İbn Sellâm el-Cumahî’den itibaren İbn Kuteybe, Müberred, Ebü’t-Tayyib el-Lugavî ve Ebû Saîd es-Sîrâfî gibi tabakat ve dil âlimleri Ebü’l-Esved ed-Düelî’nin nahiv ilminin kurucusu olduğunu kabul ederler. Ebü’l-Esved de nahiv ilminin esaslarını Hz. Ali’den aldığını ifade etmiştir (Ebû Bekir ez-Zübeydî, s. 21 vd.). Bu ilmin esaslarının bizzat Hz. Ali tarafından ortaya konulduğu yolunda başka nakiller de bulunmakla birlikte (İbnü’l-Kıftî, I, 45-47) onun siyasî çalkantılarla yoğun biçimde meşgul olması sebebiyle sadece fikir verme ile yetinmesi ve bizzat telif işine girişmemiş olması daha mâkul görülmüştür (Abdülkerîm M. el-Es‘ad, s. 261). Bazı kaynaklarda, nahiv ilminin kurucusu olarak Ebü’l-Esved’in öğrencileri olan ve benzeşen harfleri birbirinden ayırmak için noktaları icat eden Nasr b. Âsım ile İbn Ya‘mer’in adları geçerse de (Sîrâfî, s. 13-14) gerçekleştirdikleri işin nahivle ilgisi bulunmadığından bu uzak bir ihtimal şeklinde değerlendirilmiştir. Abdurrahman b. Hürmüz el-A‘rec ile Nadr b. Şümeyl de bu konuda zikredilir (Ebü’t-Tayyib el-Lugavî, s. 22; Sîrâfî, s. 13-14). Diğer taraftan dilin tevkīfiliği olgusundan hareket eden İbn Fâris nahvin kadim olduğu ve Arab-ı âribenin nahiv terimlerini bildiği, ancak bu alandaki müktesebatın zamanla zayıflamasından sonra Ebü’l-Esved’in elinde yeniden canlandığı şeklinde farklı bir fikir ortaya koymuştur (eṣ-Ṣâḥibî, s. 10-15; Yâkūt, I, 80).
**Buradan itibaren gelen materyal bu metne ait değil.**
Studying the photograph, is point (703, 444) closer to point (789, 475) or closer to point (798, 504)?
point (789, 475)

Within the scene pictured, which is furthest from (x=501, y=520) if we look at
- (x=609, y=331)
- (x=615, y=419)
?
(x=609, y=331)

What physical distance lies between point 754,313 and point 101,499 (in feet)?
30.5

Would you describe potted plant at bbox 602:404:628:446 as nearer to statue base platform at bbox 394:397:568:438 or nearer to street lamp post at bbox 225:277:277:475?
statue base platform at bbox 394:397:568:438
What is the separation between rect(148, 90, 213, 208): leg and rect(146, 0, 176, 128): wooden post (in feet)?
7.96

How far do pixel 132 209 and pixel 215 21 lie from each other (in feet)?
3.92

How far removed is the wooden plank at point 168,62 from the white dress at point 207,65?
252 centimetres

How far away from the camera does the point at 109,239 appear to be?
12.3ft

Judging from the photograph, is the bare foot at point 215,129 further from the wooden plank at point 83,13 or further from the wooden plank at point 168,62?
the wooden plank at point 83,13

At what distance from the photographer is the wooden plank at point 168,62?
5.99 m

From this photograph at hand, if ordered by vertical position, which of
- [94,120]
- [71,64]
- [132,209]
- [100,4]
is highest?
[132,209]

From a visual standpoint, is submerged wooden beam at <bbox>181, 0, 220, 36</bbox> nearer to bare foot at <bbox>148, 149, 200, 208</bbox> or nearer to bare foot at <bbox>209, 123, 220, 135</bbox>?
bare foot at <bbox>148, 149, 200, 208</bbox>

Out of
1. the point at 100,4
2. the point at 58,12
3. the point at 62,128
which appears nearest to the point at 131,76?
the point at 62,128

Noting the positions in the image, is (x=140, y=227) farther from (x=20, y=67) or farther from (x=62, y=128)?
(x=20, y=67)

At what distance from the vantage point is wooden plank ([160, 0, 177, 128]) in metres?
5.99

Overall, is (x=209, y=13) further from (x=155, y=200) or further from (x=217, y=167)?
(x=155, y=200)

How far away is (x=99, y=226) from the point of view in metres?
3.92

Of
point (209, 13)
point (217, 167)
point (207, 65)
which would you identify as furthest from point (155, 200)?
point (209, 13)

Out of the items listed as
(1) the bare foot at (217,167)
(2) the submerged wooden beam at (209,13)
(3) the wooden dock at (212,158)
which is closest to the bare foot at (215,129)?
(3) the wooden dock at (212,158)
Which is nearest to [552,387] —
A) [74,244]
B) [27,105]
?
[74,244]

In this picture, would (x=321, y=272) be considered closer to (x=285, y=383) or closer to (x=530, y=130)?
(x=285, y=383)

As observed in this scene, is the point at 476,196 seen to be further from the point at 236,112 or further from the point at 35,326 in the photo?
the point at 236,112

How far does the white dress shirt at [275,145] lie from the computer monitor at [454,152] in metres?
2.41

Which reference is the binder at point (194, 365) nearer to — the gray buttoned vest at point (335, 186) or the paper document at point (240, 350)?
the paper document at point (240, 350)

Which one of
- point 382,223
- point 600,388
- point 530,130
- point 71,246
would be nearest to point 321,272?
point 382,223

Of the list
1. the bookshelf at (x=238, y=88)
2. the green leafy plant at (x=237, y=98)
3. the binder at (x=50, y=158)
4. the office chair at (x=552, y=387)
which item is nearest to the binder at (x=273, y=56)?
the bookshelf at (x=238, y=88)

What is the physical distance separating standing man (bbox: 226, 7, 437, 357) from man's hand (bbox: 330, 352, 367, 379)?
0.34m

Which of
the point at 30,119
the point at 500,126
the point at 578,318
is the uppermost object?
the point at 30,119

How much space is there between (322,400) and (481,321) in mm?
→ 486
Modern zamanda bazı şarkiyatçıların yanı sıra Arap yazarları, Hz. Ali ile Ebü’l-Esved devrinin basit ruhunun ilmî ve felsefî tanım, taksim ve terimler ortaya koymaya elverişli olmadığını ileri sürerek bu işin daha sonraki bir süreçte gerçekleşmiş olmasının gerektiğini iddia etmişlerdir. Nahiv ilminin kuruluşunu Ebü’l-Esved’e nisbet eden rivayetleri efsane kabilinden gören Carl Brockelmann, kaynak göstermeden bu işin İbn Ebû İshak ile (ö. 117/735) Halîl b. Ahmed ve Sîbeveyhi’nin hocası Îsâ b. Ömer es-Sekafî (ö. 149/766) zamanında gerçekleştiğini öne sürmüştür (GAL [Ar.], II, 123, 128). Ahmed Emîn de Hz. Ali ile Şiî Ebü’l-Esved’e yapılan nisbetlerin mezhep gayretkeşliği endişesi taşıdığını belirtmiş, i‘rab harekelerini koyan Ebü’l-Esved’in nahiv kaideleri üzerinde fikir yormasının tekâmül kanunu ile çelişmemekle birlikte nahvin bir ilim niteliğinde kuruluşunun daha sonra gerçekleştiğini, adının da Halîl b. Ahmed tarafından konulduğunu, kadim müelliflerin nahvin vaz‘ı ile i‘rab harekeleri ve zamme, fetha, kesre, sükûn gibi hususları kapsayan Arabiyye’nin vaz‘ını kastettiklerini, ilim olarak gerçek nahvin ise hemze hakkındaki görüşleri bir kitap oluşturacak kadar ayrıntılı olan İbn Ebû İshak ve onun tabakası tarafından ortaya konulduğunu kaydetmiştir (Ḍuḥa’l-İslâm, II, 285-290). Ahmed Emîn’in öğrencisi Şevkī Dayf da hocasını desteklemektedir (Medârisü’n-naḥviyye, s. 5, 16). Netice olarak Kur’ân-ı Kerîm’in Hz. Osman zamanında çoğaltılmasının ardından hatasız okunması için nokta şeklindeki i‘rab harekeleriyle benzer harfleri ayıran temyiz noktalarının konulması, bunun arkasından Kur’ân’ın dilini bozulmaktan korumak amacıyla gramer çalışmalarının ve dolayısıyla nahiv disiplininin kurulmaya başlanması, Kur’an’ın kıraatini ve dilini koruma gayretiyle gerçekleşmiş bir gelişme olarak Ebü’l-Esved devrini göstermektedir.